No.3 seed Ons Jabeur opened play on No.1 Court at Wimbledon 2022 with a 6-1, 6-3 defeat of qualifier Mirjam Bjorklund in just 53 minutes.
For the second major in a row, the Tunisian comes in fresh off a title and in hot form, having won in Berlin two weeks ago and ascended to World No.2 this week. At Roland Garros, she was unable to translate her Madrid trophy into the result she wanted, crashing out in the first round to Magda Linette, and ahead of Wimbledon, Jabeur said that she had learned from that experience.
Indeed, against Bjorklund, Jabeur barely put a foot wrong, striking 11 winners to the Swede's three. Jabeur was especially dominant on serve: she conceded only five points behind her first delivery and a measly two behind her second.
Three of those seven points came in a single game, when she led 4-2 in the second set. Jabeur responded to the only two break points she faced all day by rattling off four straight points.
In between her efficiently powerful serves and forehands, Jabeur found room for several crowd-pleasing dropshots, including a clean return winner to seal the first set.
Bjorklund is ranked at No.125, two places off her career-high, after a career-best season that has seen the 23-year-old reach her first WTA quarterfinal in Bogota and make her Grand Slam main draw debut at Roland Garros. She contributed a nervy 20 errors to only three winners, but settled into a groove on serve to make the second set more competitive.
Jabeur will face either Rebecca Marino or qualifier Katarzyna Kawa in the second round.
Jabeur on what's changed since Roland Garros: "I don't like to make the mistake twice. I learned a lot from the first round in Roland Garros. Obviously everything feels different here. I feel more ready. Starting Monday, not Sunday, is much better for me. Scheduling, playing few matches, just get the perfect amount of playing on grass was great.

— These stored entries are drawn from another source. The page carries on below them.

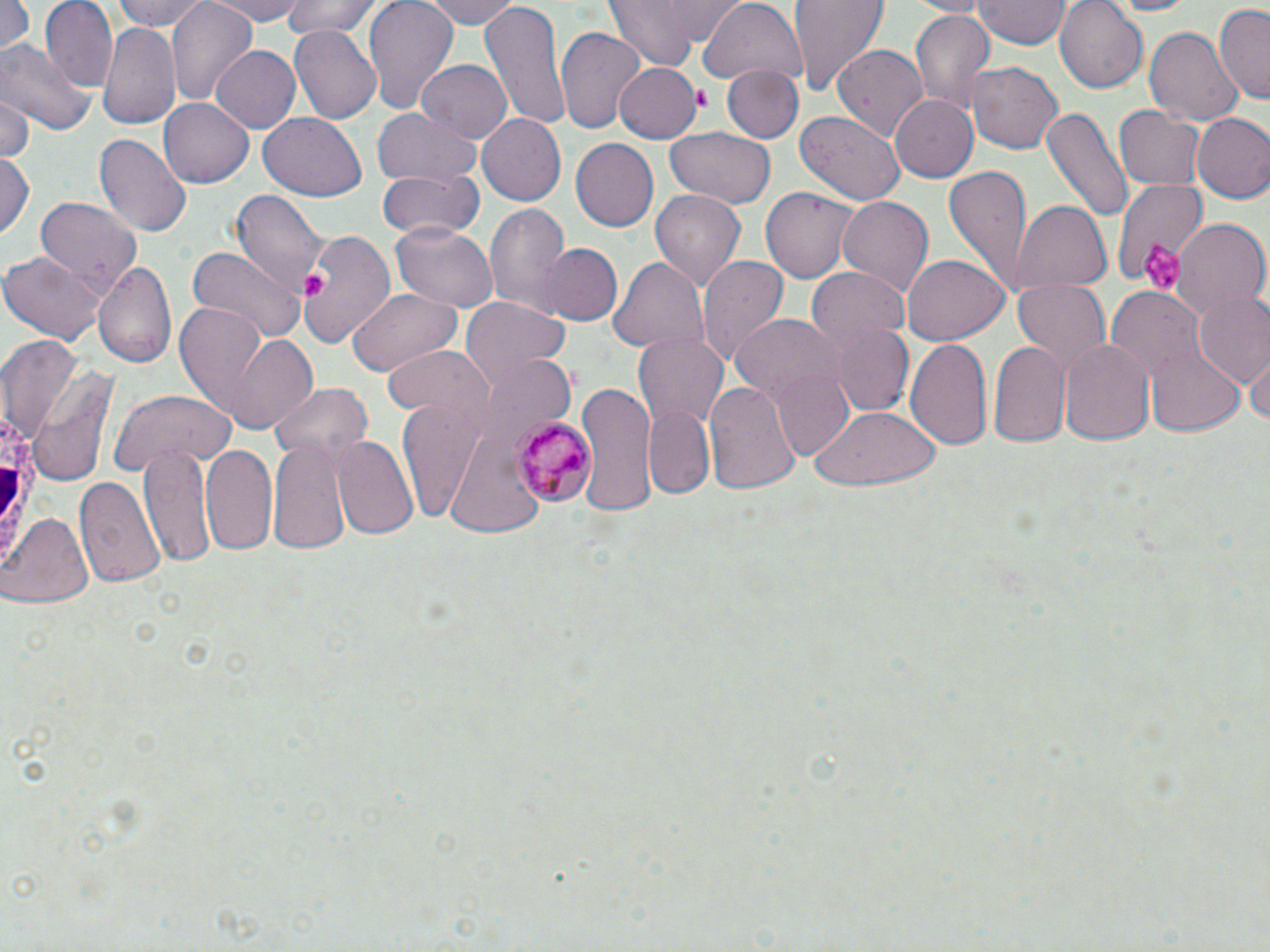

slide-level diagnosis = Plasmodium malariae
white blood cell locations = approximate bounding boxes as [x1, y1, x2, y2] in pixels: [0, 407, 46, 585]
image size = 1270×952 pixels
Plasmodium malariae-infected red blood cell locations = approximate bounding boxes as [x1, y1, x2, y2] in pixels: [512, 416, 590, 505]
magnification = 1000x
preparation = thin blood smear
modality = light microscopy
platelet locations = approximate bounding boxes as [x1, y1, x2, y2] in pixels: [692, 87, 709, 109], [1138, 238, 1184, 295], [303, 273, 325, 298]
field of view = one of a larger specimen
stain = May-Grünwald-Giemsa
uninfected red blood cell locations = approximate bounding boxes as [x1, y1, x2, y2] in pixels: [40, 0, 117, 88], [109, 0, 214, 34], [169, 0, 255, 104], [202, 0, 308, 24], [281, 0, 384, 41], [360, 0, 460, 116], [419, 0, 523, 28], [479, 0, 568, 130], [603, 0, 732, 67], [790, 0, 889, 92], [972, 0, 1069, 50], [1056, 0, 1149, 92], [1103, 0, 1199, 16], [0, 1, 31, 55], [700, 2, 807, 87], [1214, 4, 1270, 104], [909, 10, 995, 113], [99, 19, 182, 131], [1144, 24, 1244, 127], [288, 28, 381, 123], [556, 28, 646, 135], [0, 37, 96, 134], [834, 44, 927, 142], [210, 45, 301, 134], [417, 60, 512, 144], [964, 61, 1065, 154], [613, 62, 702, 142], [722, 67, 802, 142], [0, 95, 34, 161], [890, 95, 977, 182], [160, 100, 253, 187], [1116, 104, 1203, 190], [1042, 106, 1132, 224], [373, 109, 484, 185], [793, 110, 906, 205], [1192, 112, 1270, 203], [257, 114, 367, 201], [477, 114, 565, 205], [665, 130, 775, 209], [94, 133, 191, 237], [569, 139, 657, 232], [0, 155, 36, 242], [943, 165, 1033, 290], [377, 170, 484, 238], [1114, 178, 1211, 286], [760, 188, 861, 281], [649, 189, 747, 294], [231, 190, 330, 294], [35, 196, 141, 295], [835, 196, 933, 297], [484, 202, 570, 314], [1011, 202, 1113, 293], [1168, 218, 1267, 321], [390, 221, 501, 312], [295, 229, 396, 346], [538, 242, 623, 327], [188, 246, 304, 342], [1, 251, 106, 345], [608, 256, 709, 355], [698, 256, 788, 371], [901, 256, 1010, 346], [93, 260, 177, 370], [805, 268, 911, 352], [1011, 278, 1109, 375], [347, 288, 462, 377], [1107, 288, 1200, 381], [1192, 289, 1270, 389], [461, 299, 569, 393], [173, 304, 270, 415], [730, 315, 844, 410], [821, 319, 913, 415], [216, 330, 320, 430], [634, 333, 725, 429], [1, 337, 83, 440], [905, 337, 994, 455], [988, 339, 1071, 449], [1059, 339, 1154, 447], [1146, 344, 1245, 435], [385, 345, 491, 428], [1244, 350, 1269, 432], [485, 354, 574, 435], [25, 368, 118, 488], [770, 370, 858, 460], [705, 379, 800, 496], [272, 382, 372, 464], [577, 385, 654, 518], [109, 388, 236, 474], [395, 396, 488, 521], [810, 405, 942, 491], [643, 407, 715, 498], [332, 437, 419, 541], [268, 438, 353, 558], [200, 441, 278, 554], [139, 442, 216, 567], [76, 475, 164, 586], [3, 512, 93, 610]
State the blood parasite species.
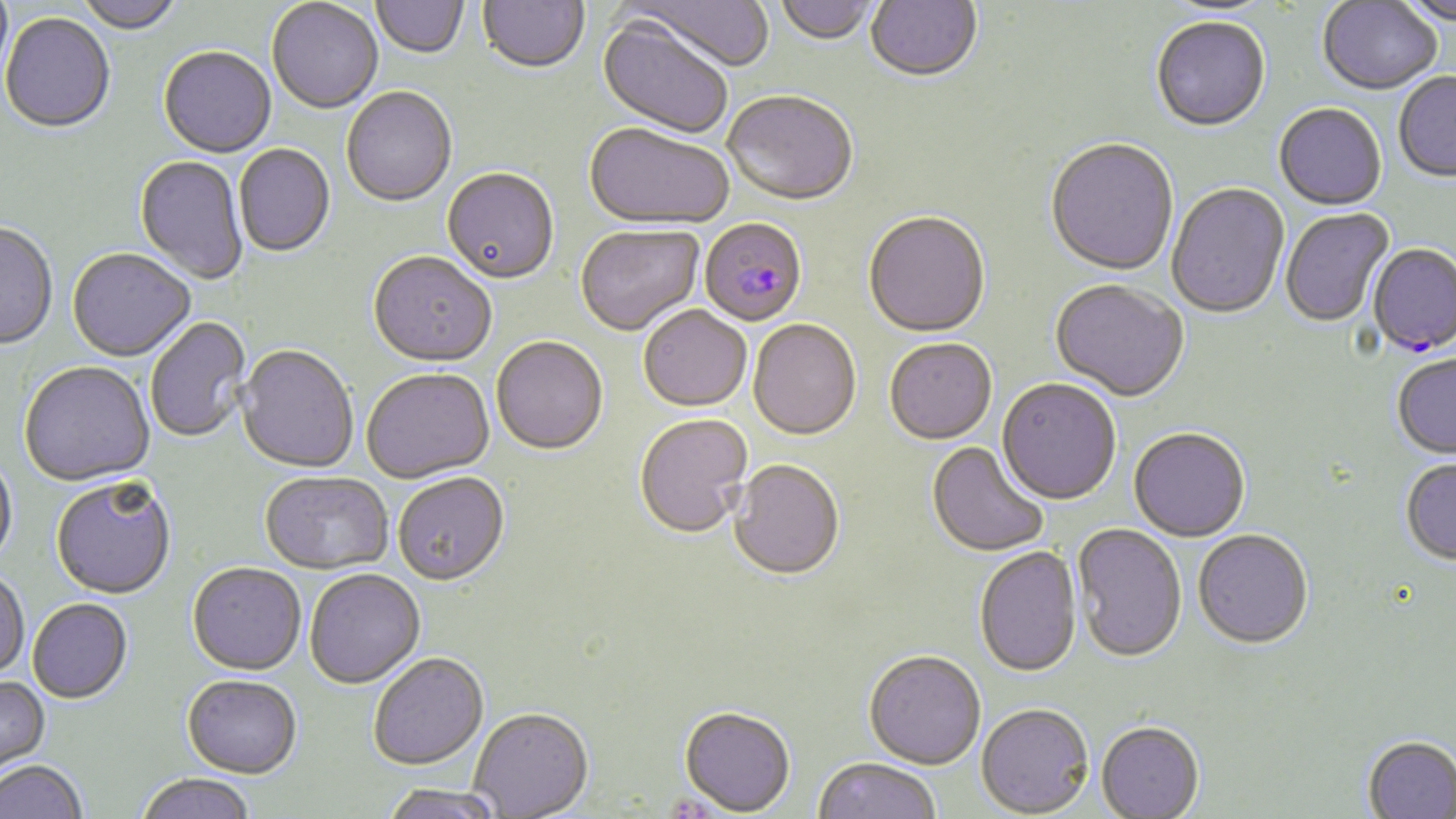
Plasmodium falciparum.

Approximate bounding boxes as [x1, y1, x2, y2] in pixels. Plasmodium falciparum-infected red blood cell locations: [700, 221, 807, 328], [1367, 245, 1456, 358]. Uninfected red blood cell locations: [74, 0, 184, 35], [372, 0, 469, 60], [478, 0, 589, 76], [623, 0, 774, 74], [865, 0, 983, 86], [1393, 0, 1456, 28], [267, 1, 384, 116], [773, 1, 879, 47], [1318, 1, 1442, 97], [1159, 3, 1276, 22], [0, 14, 115, 136], [595, 18, 733, 141], [1151, 18, 1271, 134], [158, 48, 277, 160], [1393, 73, 1456, 184], [342, 88, 458, 209], [722, 94, 858, 209], [1274, 105, 1387, 212], [584, 125, 733, 233], [1045, 140, 1178, 278], [233, 145, 336, 259], [134, 156, 248, 285], [442, 170, 559, 287], [1167, 184, 1290, 321], [1280, 209, 1395, 329], [863, 213, 990, 340], [0, 224, 58, 351], [576, 226, 705, 337], [67, 250, 195, 363], [368, 254, 497, 369], [1050, 281, 1188, 404], [639, 307, 752, 413], [146, 317, 251, 443], [748, 321, 861, 442], [491, 338, 608, 457], [884, 340, 997, 447], [237, 346, 358, 474], [1393, 354, 1456, 460], [19, 362, 155, 489], [361, 370, 494, 484], [996, 380, 1121, 507], [635, 415, 753, 540], [1129, 429, 1249, 544], [926, 442, 1050, 558], [0, 453, 18, 570], [730, 460, 844, 581], [1400, 460, 1456, 566], [259, 472, 392, 575], [393, 474, 510, 588], [51, 478, 176, 601], [1072, 524, 1187, 665], [1193, 531, 1313, 651], [974, 547, 1082, 679], [187, 564, 306, 677], [304, 570, 426, 690], [0, 571, 29, 680], [28, 600, 133, 705], [863, 651, 986, 769], [368, 654, 489, 772], [182, 676, 302, 780], [0, 678, 50, 780], [976, 703, 1093, 817], [679, 705, 796, 815], [469, 708, 594, 818], [1096, 723, 1205, 818], [1361, 737, 1456, 819], [812, 757, 941, 819], [0, 761, 87, 819], [136, 775, 257, 819], [380, 785, 505, 819]. One field of a larger specimen. 1000x magnification. Image is 1456×819 pixels. Light microscopy. Thin blood film. May-Grünwald-Giemsa-stained preparation.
Identify the parasite.
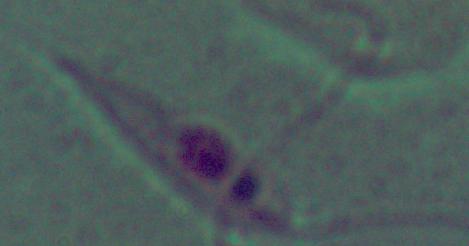

This is Leishmania.

1000x magnification. Micrograph.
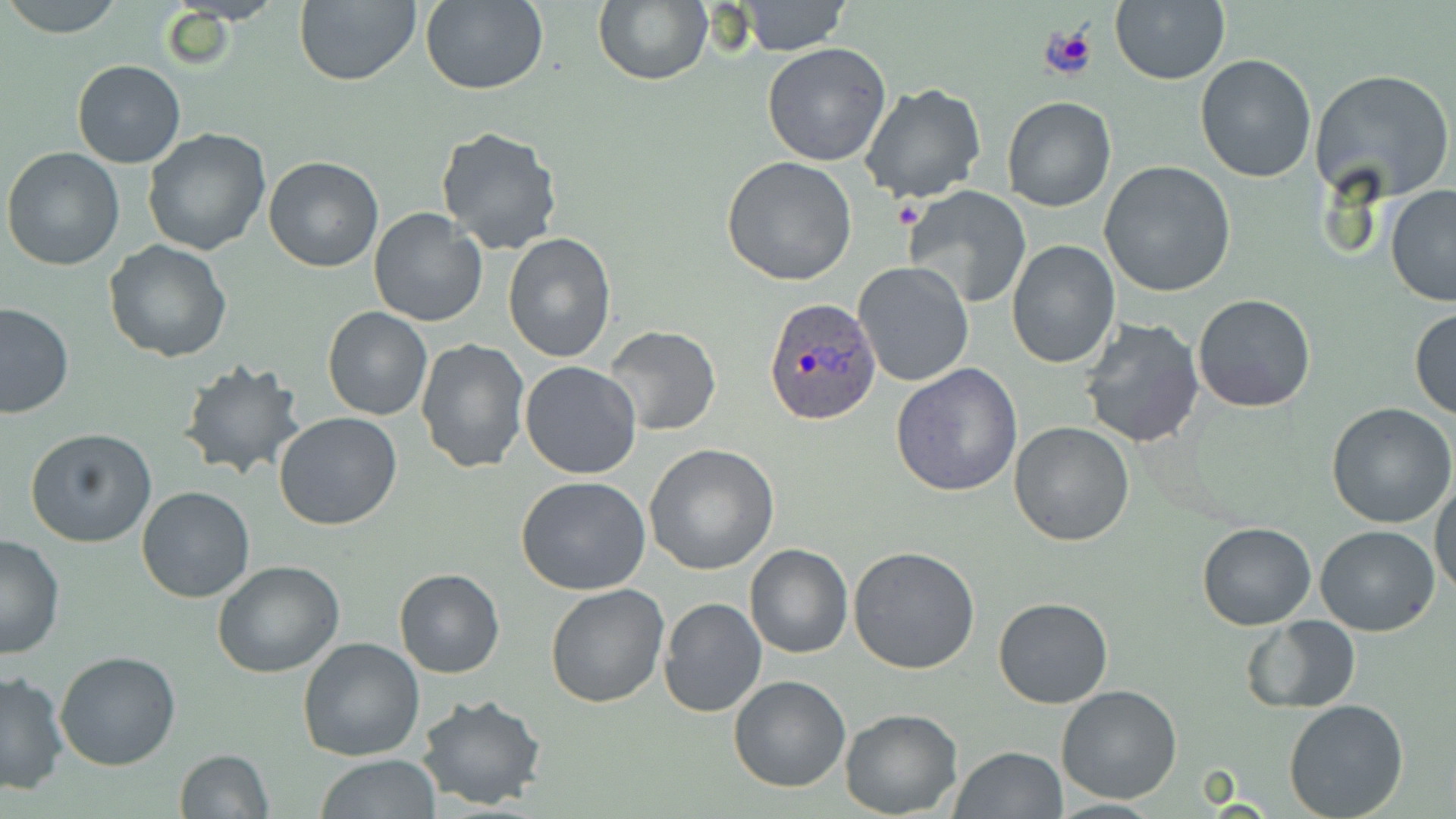
Approximate bounding boxes as [x1, y1, x2, y2] in pixels. Uninfected red blood cell locations: [4, 0, 125, 37], [293, 0, 420, 85], [592, 0, 711, 87], [420, 1, 548, 96], [736, 1, 852, 55], [1109, 1, 1229, 84], [762, 43, 893, 167], [1194, 55, 1316, 183], [71, 59, 186, 169], [1309, 68, 1455, 204], [858, 85, 985, 205], [1001, 96, 1116, 213], [435, 125, 564, 256], [142, 128, 272, 256], [3, 146, 126, 269], [263, 156, 385, 272], [721, 156, 858, 286], [1099, 162, 1237, 297], [903, 184, 1031, 309], [1384, 185, 1456, 307], [369, 208, 489, 329], [503, 234, 616, 362], [103, 239, 232, 363], [1006, 241, 1120, 370], [854, 260, 975, 388], [1192, 292, 1316, 413], [0, 301, 76, 418], [323, 306, 432, 421], [1409, 306, 1456, 420], [1078, 316, 1205, 450], [602, 324, 722, 436], [414, 336, 530, 474], [177, 357, 309, 483], [519, 361, 642, 480], [892, 364, 1022, 498], [1327, 403, 1456, 530], [274, 411, 402, 530], [1010, 420, 1135, 546], [25, 427, 157, 548], [645, 443, 779, 576], [515, 474, 651, 595], [1431, 477, 1456, 599], [138, 486, 254, 603], [1197, 521, 1316, 631], [1314, 525, 1440, 636], [1, 535, 64, 660], [745, 543, 852, 659], [849, 546, 980, 675], [213, 560, 344, 678], [394, 568, 504, 678], [544, 583, 668, 707], [992, 597, 1113, 709], [658, 598, 767, 718], [1242, 616, 1362, 712], [296, 637, 425, 760], [54, 651, 183, 771], [1, 669, 69, 794], [728, 674, 851, 792], [1056, 685, 1184, 804], [414, 692, 548, 809], [1283, 699, 1410, 819], [839, 707, 963, 818], [951, 746, 1067, 818], [173, 749, 275, 819], [316, 754, 440, 818]. Plasmodium ovale-infected red blood cell locations: [764, 298, 881, 426]. Slide-level diagnosis: Plasmodium ovale. Light microscopy. 1000x magnification. Thin blood film. One field of a larger specimen. Image is 1456×819 pixels. May-Grünwald-Giemsa stain.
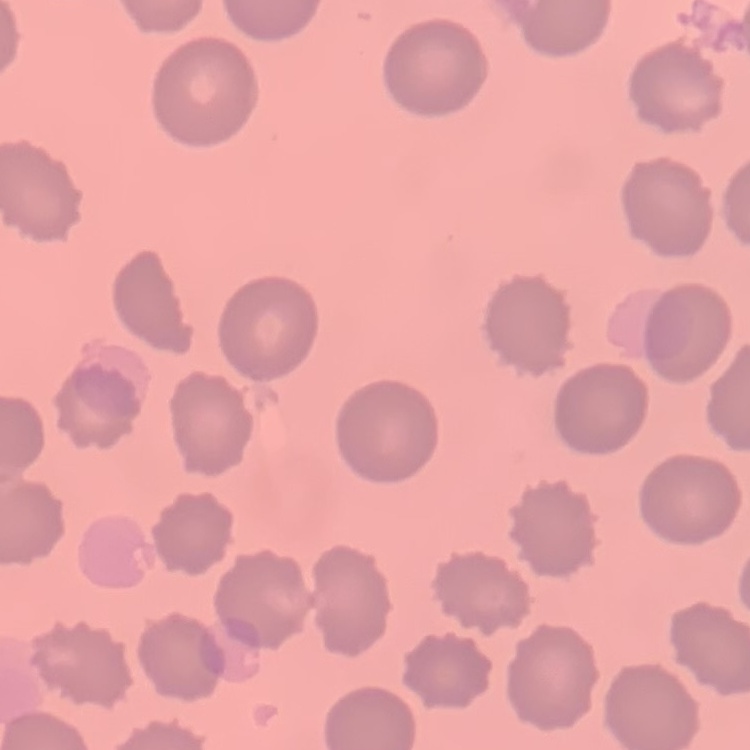
Summary:
  - Erythrocyte morphology: no rouleaux formation
  - Stain: Field's or Giemsa
  - Preparation: thin peripheral smear
  - Image type: square crop of a larger photomicrograph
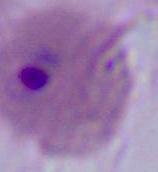
Summary:
  - Magnification: 400x or 1000x
  - Modality: micrograph
  - Identification: Plasmodium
Report the malaria status of this cell.
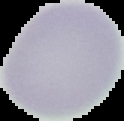
Uninfected.

preparation: thin blood film
image_size: 124×121 pixels
image_type: segmented cell region on a black background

"Plus, you know, gaining more confidence playing along Serena [in Eastbourne doubles] also helped me with the great attitude on the court. [To] start to be a leader on the court. That's what I'm trying to do. Trying to have that attitude."
Jabeur on the process of dealing with pressure: "Serena picked me. I mean, that's a huge honor, great pressure for me to feel it. I feel like maybe two or three years ago, if she did the same thing, I would have played horribly and not been able to handle that kind of pressure. But now I feel like it was the right time that I play with someone like Serena.
"[On court], last time I was thinking about pressure, it didn't work very well for me. I'm trying to handle it. The learning: obviously I've never been in this situation before. I was joking with [Novak] Djokovic. I told him, 'Give me some of the touch to win Wimbledon.' I was stealing it.
"Obviously I want to turn that great pressure into great things on the court. Like I said, I just want to be like a great leader."
Riske-Amritraj, Chwalinska post opening wins
No.28 seed Alison Riske-Amritraj posted the first victory of this year's Championships, defeating Ylena In-Albon 6-2, 6-4 in 66 minutes. The American, a quarterfinalist here in 2019 and finalist in Nottingham three weeks ago, tallied 26 winners to only 15 unforced errors, and won 20 of 32 points at net.
Riske-Amritraj will next face qualifier Maja Chwalinska, 20, who also delivered a grass-court masterclass in her first ever Grand Slam main draw match. This time last year, the Pole announced that she was taking an indefinite break from the sport due to depression. But her beguiling web of spins and slices was on top form to overcome Katerina Siniakova 6-0, 7-5 to notch her first career Top 100 win.
Chwalinska was unable to serve out the match at 5-3 in the second set, but triumphed in a four-deuce final game, converting her third match point as a forehand slice elicited a Siniakova error.